Na przyjazd gości czekają więc hotelarze, restauratorzy i taksówkarze. A jest na kogo zekać - gośćmi uroczystości otwarcia XIII Festiwalu Sztuki Autorów Zdjęć Filmowych Camerimage będą czeski reżyser Jiri Menzel ("Pociągi pod specjalnym nadzorem") i brytyjski aktor Ralph Finnes ("Wierny ogrodnik"). który dostanie nagrodę im. Krzysztofa Kieślowskiego. Na zakończenie festiwalu przylecą Val Kilmer (też po nagrodę - "za szczególna wrażliwość wizualną") oraz rosyjski reżyser Andriej Konczałowski ("Dom wariatów"). Do Łodzi wybierają się również światowej sławy operatorzy, m.in. Vilmos Zsigmond ("Łowca jeleni"), John De Borman ("Goło i wesoło") oraz John Mathieson ("Gladiator").
Oprócz gwiazd międzynarodowego formatu do Łodzi przyjadą również setki turystów, z których większość to studenci z całego świata. Skorzystają oni z oferty noclegowej obiektów niższej klasy. Będzie ich jednak tak wielu, że już od miesiąca w Łodzi są zarezerwowane wszystkie miejsca w tanich hotelach, hostelach i schroniskach młodzieżowych. Spóźnieni turyści nie mogą już więc liczyć na wolne miejsca w schroniskach młodzieżowych przy ul. Zamenhofa i Legionów, czy też w hotelach Polonia, Savoy i Centrum.

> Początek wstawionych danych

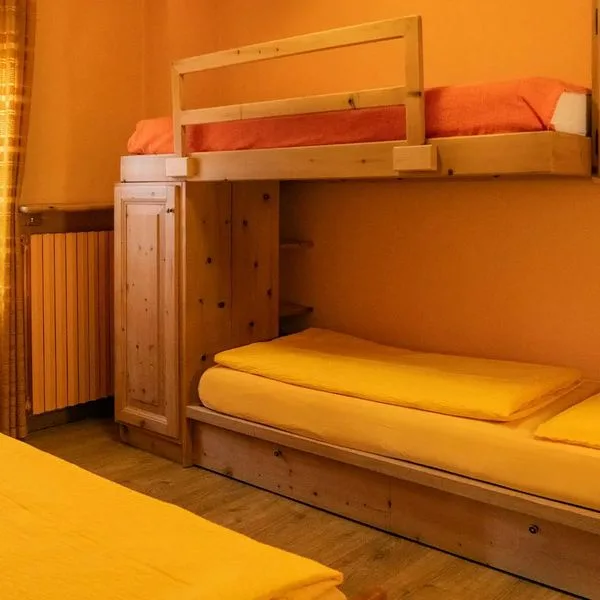 Casa Adelina - zdjęcie 3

Nie tylko hotelarze zyskają na imprezie - wielu gości festiwalu wyląduje na Lublinku, a nie jak dotychczas na Okęciu. Będą oni potrzebowali transportu. Już teraz Mariusz Bedyniak, szef Tele Taxi 6400 400 zapowiada pełną mobilizację. - Przed nami duże wyzwanie. Przyjedzie mnóstwo ludzi, a w czasie festiwalu mamy jeszcze popularne imieniny Andrzeja i Barbary. Ale damy radę - zapewnia.